_ФРАГМЕНТ ТЕКСТА_
★ ★ ★ ★ ★ ★ ★
Как, в общем, глупо все устроено на этом свете.
Май, 25–26
Как сделан мой смокинг
Давно уже засматриваюсь на тех, кто в смокинге. Особенно с того дня, когда дал первый сольный концерт. Мой серый костюмчик не подчеркивал торжественности происходящего – скорее, принижал. О театральном сюртуке не приходится и говорить. Он прошел со мной все редакции «Кроткой», поучаствовал в вечере с Васильевым, даже потанцевал, и еще в телевизионном бенефисе. Обижаться на меня он не в праве: никто в мире не носит вещей и обуви так же бережно, как я. «Я много лет пиджак ношу…» и все кажется, что с иголочки. Но всему наступает конец. Однажды в районе позвоночника ткань начала сквозить. Я это почувствовал в Нижнем, когда мороз стал поддавать весьма ощутимые щелчки.
★ ★ ★ ★ ★ ★ ★
_НАД ЧЕМ ПОРАБОТАТЬ_
**1.** Сверьте с отрывком о смокинге три утверждения: (a) театральный сюртук побывал в телевизионном бенефисе; (b) ткань начала сквозить в районе плеч; (c) автор почувствовал, что ткань сквозит, в Нижнем. Для каждого ответьте «да» или «нет» и приведите точную цитату из отрывка, которая это решает.
**2.** Продолжите отрывок о смокинге, начав сразу после его последнего предложения.
Записи, приведенные далее, к отрывку о смокинге отношения не имеют.

_ПЕРЕЧЕНЬ ЗАПИСЕЙ_
★ ★ ★ ★ ★ ★ ★
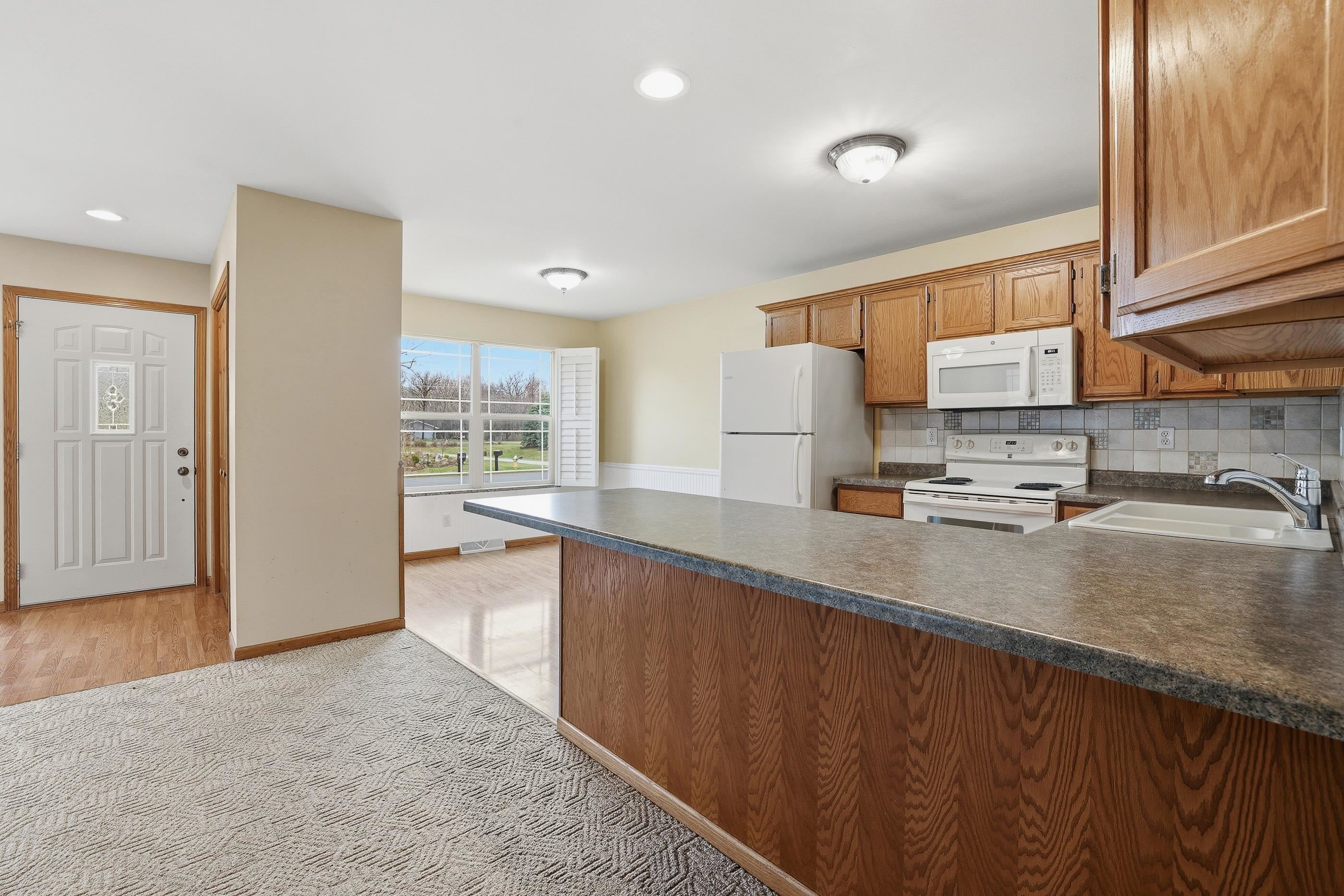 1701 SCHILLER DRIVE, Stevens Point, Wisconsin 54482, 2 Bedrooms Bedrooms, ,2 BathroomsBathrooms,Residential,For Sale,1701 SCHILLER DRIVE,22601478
★ ★ ★ ★ ★ ★ ★
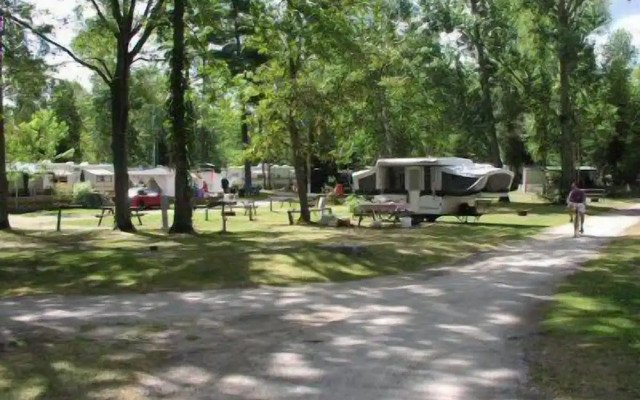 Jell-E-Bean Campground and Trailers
★ ★ ★ ★ ★ ★ ★
_ОТВЕТЫ ПО ЗАДАНИЯМ_
**1.**
(a) Да: «и еще в телевизионном бенефисе».
(b) Нет: «в районе позвоночника ткань начала сквозить».
(c) Да: «Я это почувствовал в Нижнем».

**2.**
Потом это вручение американского «Оскара» – оно кого хочешь выведет из себя! Меня даже не то удивило, как бездарно они говорят на своем английском, а как все в этой штуке в один ряд сидят. Изощряясь друг перед другом, поблескивая лацканами и пощелкивая отбеленными зубами. С того-то момента, как показали это вручение, во мне мысль одна и засела: заиметь бы и самому такую штуку – ни для какой такой цели конкретно, а так, для собственного спокойствия. Пусть висит – глядишь, своего часа дождется. Мысль-то засела, но и калькуляция не давала покоя: во сколько этот смокинг мне станет? Можно на какую-нибудь премию положиться, левый заработок, но эти непредвиденные доходы уже размещены и распределены вперед. (Так, дверь на машине отрехтовать нужно – один дурак раскурочил.) А к смокингу еще и две рубашки требуются, и бабочка особая, и отделочная ткань под лацканы, которой у нас почему-то не водится. Хорошо, об этом моя жена позаботилась – в Париже весной приобрела, а племянница привезла из Германии бабочку. Дело оставалось за малым.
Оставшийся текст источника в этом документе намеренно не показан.